Numeric chart reasoning data:

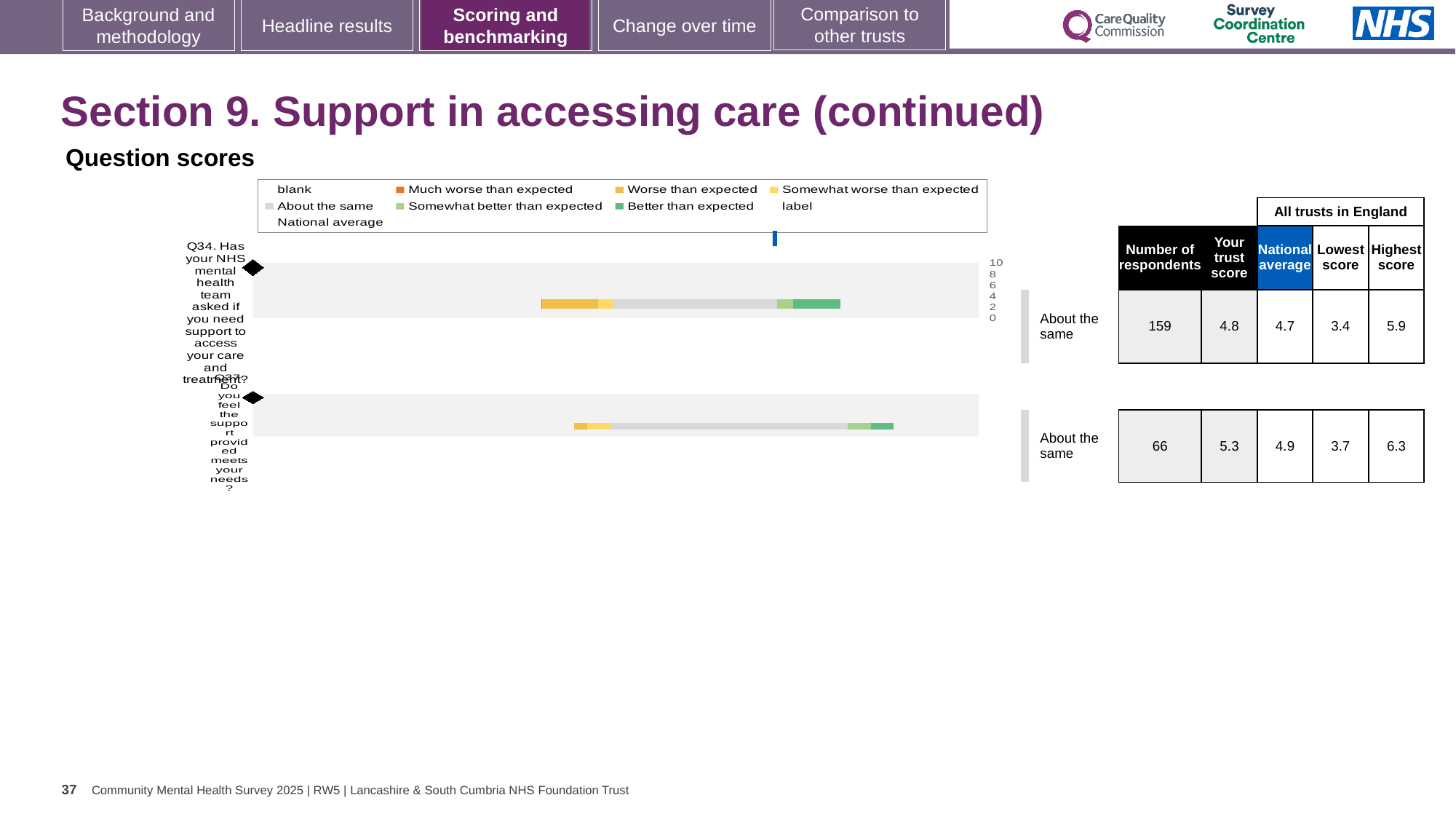
What is the difference between the highest and lowest scores across all trusts in England for Q37? 2.6 What is the difference between the trust score and the national average for Q37? 0.4 What is the trust score for Q34 (Has your NHS mental health team asked if you need support to access your care and treatment)? 4.8 What is the national average score for Q37 (Do you feel the support provided meets your needs)? 4.9 What kind of chart is used to show the question scores on this slide? bar chart Which question has the higher trust score, Q34 or Q37? Q37 How many questions are plotted in the question scores chart? 2 What benchmark category is shown for Q34 in the question scores chart? About the same How many respondents answered Q34? 159 Which question has more respondents, Q34 or Q37? Q34 What is the highest score among all trusts in England for Q37? 6.3 What is the lowest score among all trusts in England for Q34? 3.4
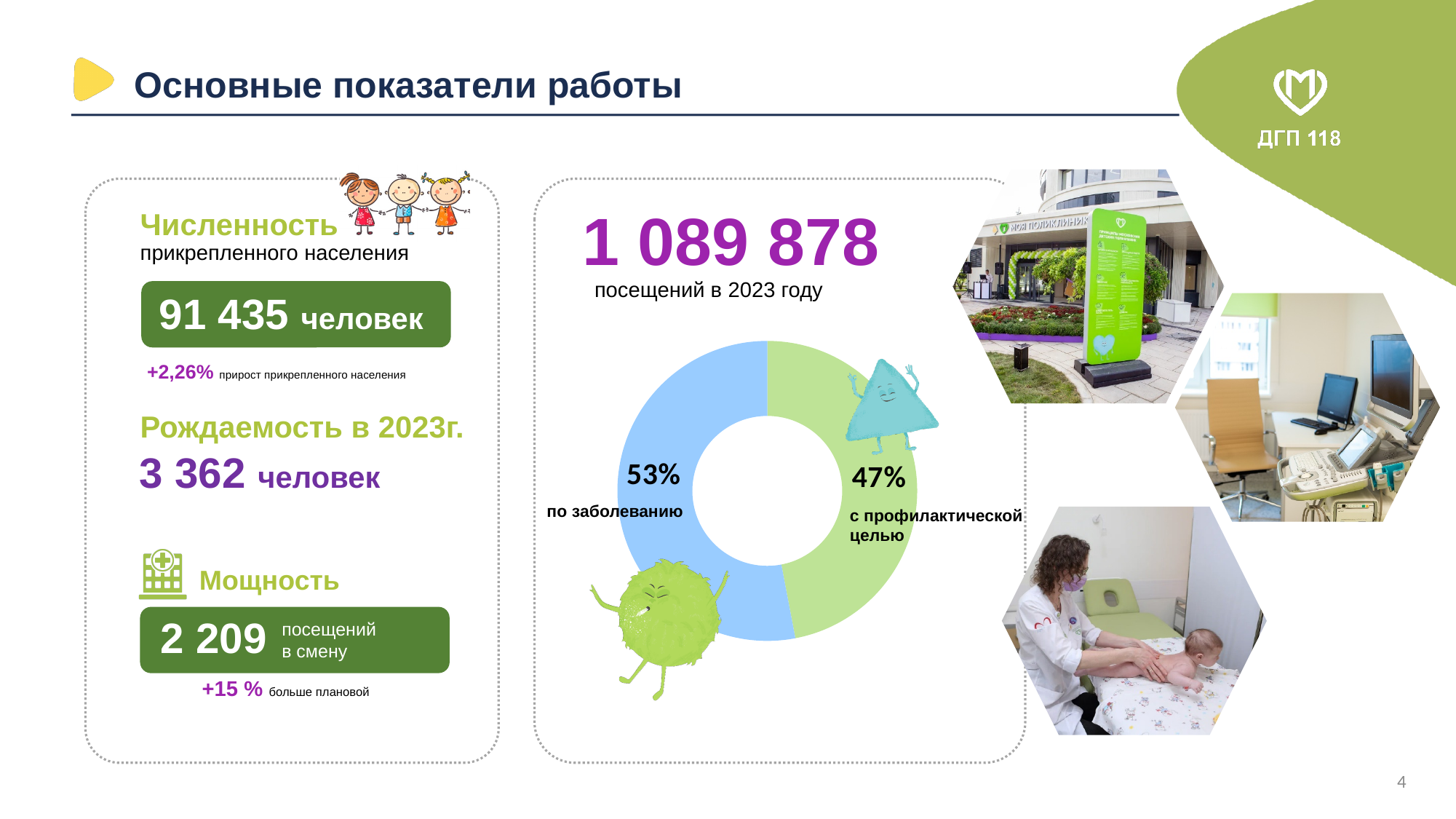
What share of visits is labelled "с профилактической целью" in the donut chart? 47% Is the share of visits "с профилактической целью" greater or less than 50%? less What kind of chart is shown on the slide? Pie (donut) chart How many slices does the donut chart have? 2 Which slice of the donut chart is the smallest? с профилактической целью Which slice of the donut chart is the largest? по заболеванию What colour is the "по заболеванию" slice of the donut chart? Blue By how many percentage points does the "по заболеванию" slice exceed the "с профилактической целью" slice? 6 percentage points What total number of visits in 2023 is shown above the donut chart? 1 089 878 What share of visits is labelled "по заболеванию" in the donut chart? 53% Which is larger in the donut chart: the share of visits "по заболеванию" or "с профилактической целью"? по заболеванию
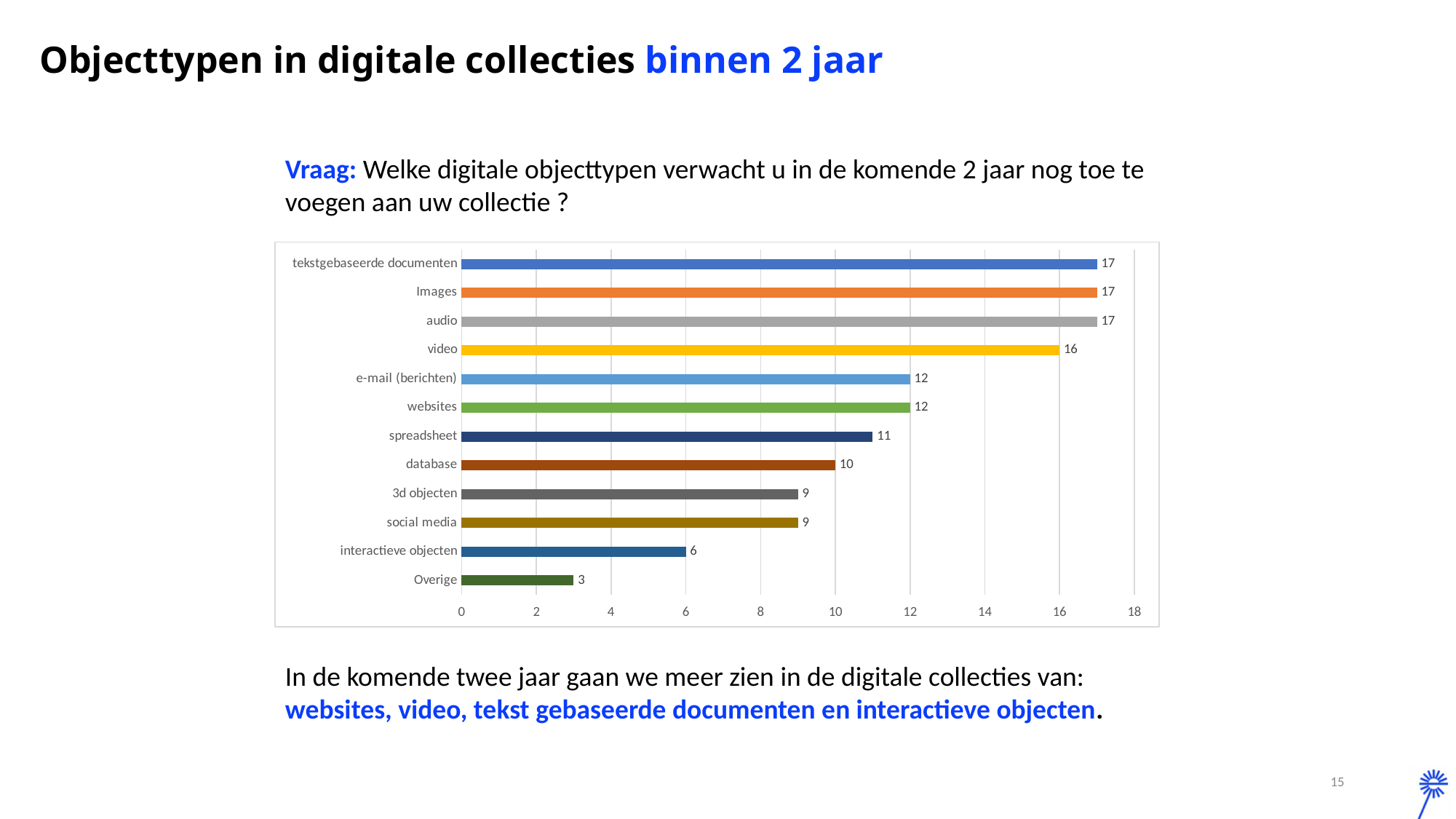
What kind of chart is shown on the slide? bar chart What is the value for video? 16 Which category has the lowest value? Overige Is the value for social media greater or less than 10? less What is the value for spreadsheet? 11 What is the value for interactieve objecten? 6 What is the difference between the values for e-mail (berichten) and interactieve objecten? 6 How many categories are shown in the chart? 12 What is the difference between the values for video and Overige? 13 Which is larger, the value for database or the value for 3d objecten? database What is the value for database? 10 What is the maximum value shown on the horizontal axis? 18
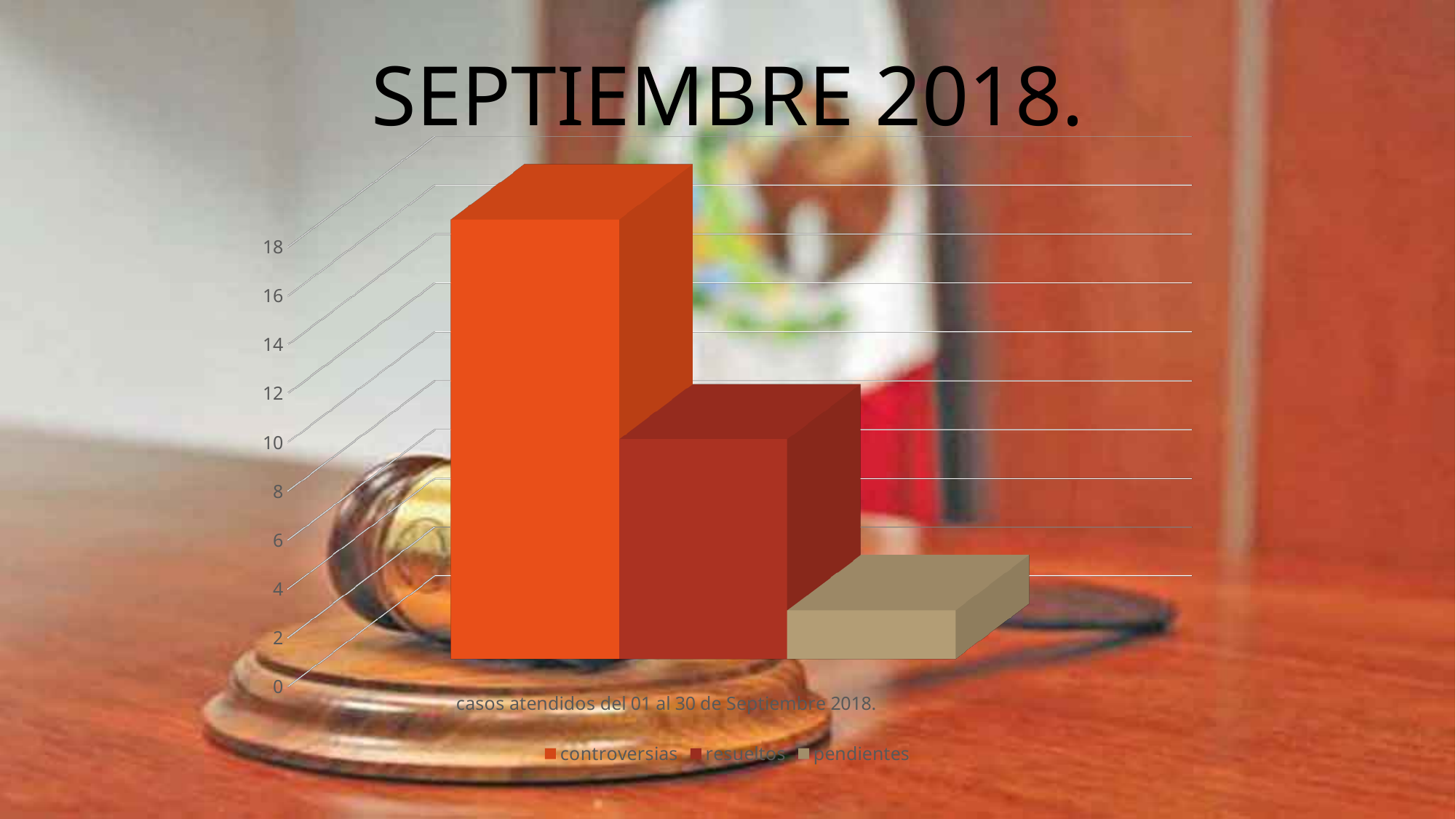
Which is larger, the value for resueltos or the value for pendientes? resueltos Which is larger, the value for controversias or the value for resueltos? controversias Which series has the lowest bar? pendientes Is the value for controversias greater or less than 10? greater Is the value for pendientes greater or less than 6? less How many series does the legend list? 3 What kind of chart is shown on the slide? bar chart What are the three legend entries of the chart? controversias, resueltos, pendientes Is the value for resueltos greater or less than 14? less Which series has the highest bar? controversias How many bars are plotted in the chart? 3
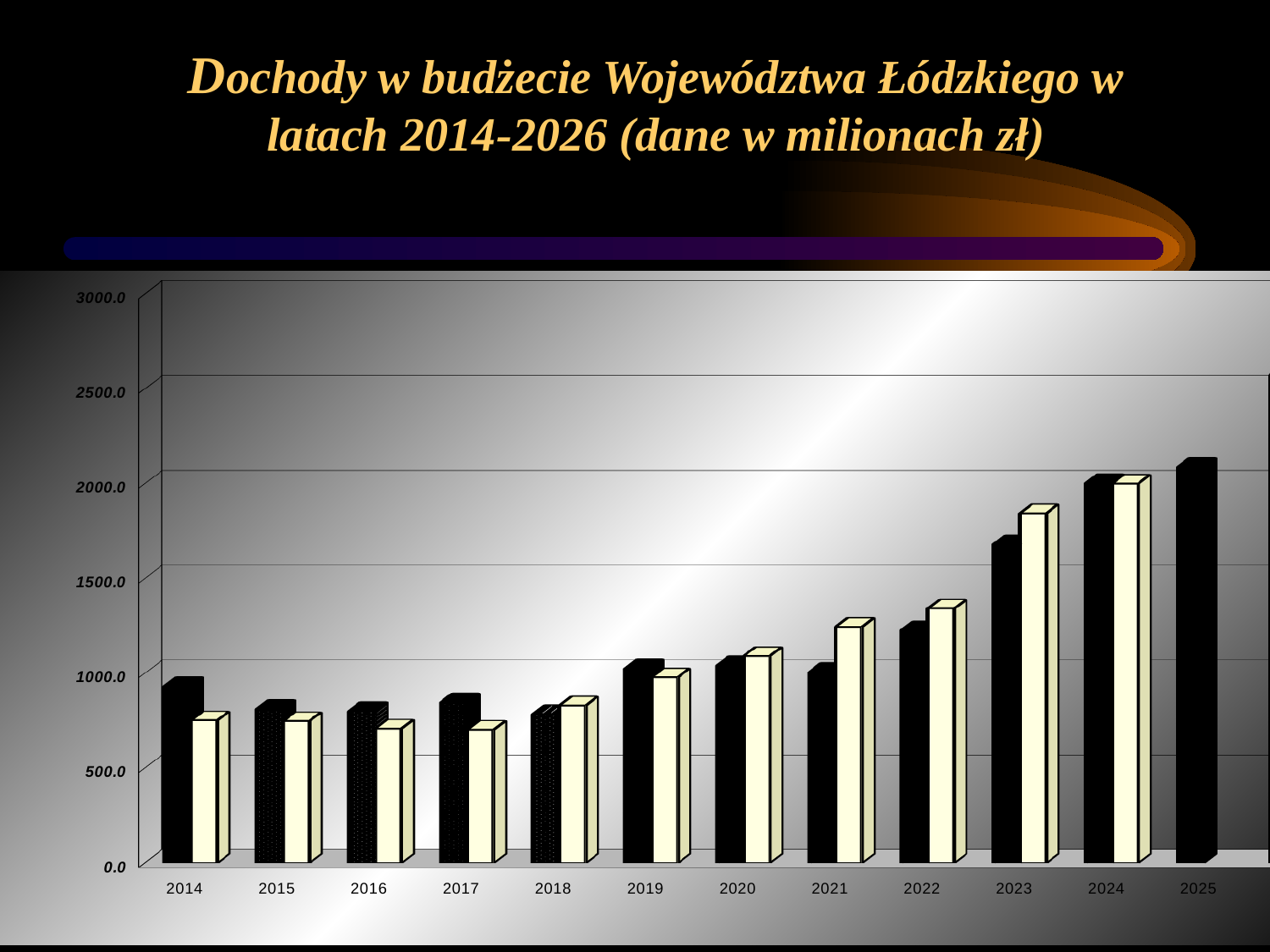
Is the value of the light-coloured bar for 2023 greater or less than 2000? less For 2014, which bar is taller, the black bar or the light-coloured bar? the black bar How many years are shown on the x axis of the chart? 12 What is the highest value shown on the vertical axis of the chart? 3000.0 Is the value of the black bar for 2023 greater or less than 1500? greater Which year has the tallest light-coloured bar? 2024 Do the black bars rise or fall from 2021 to 2025? rise For 2023, which bar is taller, the black bar or the light-coloured bar? the light-coloured bar Is the value of the black bar for 2025 greater or less than 2000? greater Which year has the tallest black bar? 2025 What kind of chart is shown on the slide? bar chart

INSTRUCTIONS TO FOLLOW
Show every line of the listing that contains the word "difference", treating uppercase and lowercase as different.

RESPONSE AREA
What is the difference between the highest and lowest scores across all trusts in England for Q37? 2.6 What is the difference between the trust score and the national average for Q37? 0.4 What is the trust score for Q34 (Has your NHS mental health team asked if you need support to access your care and treatment)? 4.8 What is the national average score for Q37 (Do you feel the support provided meets your needs)? 4.9 What kind of chart is used to show the question scores on this slide? bar chart Which question has the higher trust score, Q34 or Q37? Q37 How many questions are plotted in the question scores chart? 2 What benchmark category is shown for Q34 in the question scores chart? About the same How many respondents answered Q34? 159 Which question has more respondents, Q34 or Q37? Q34 What is the highest score among all trusts in England for Q37? 6.3 What is the lowest score among all trusts in England for Q34? 3.4
What kind of chart is shown on the slide? bar chart What is the value for video? 16 Which category has the lowest value? Overige Is the value for social media greater or less than 10? less What is the value for spreadsheet? 11 What is the value for interactieve objecten? 6 What is the difference between the values for e-mail (berichten) and interactieve objecten? 6 How many categories are shown in the chart? 12 What is the difference between the values for video and Overige? 13 Which is larger, the value for database or the value for 3d objecten? database What is the value for database? 10 What is the maximum value shown on the horizontal axis? 18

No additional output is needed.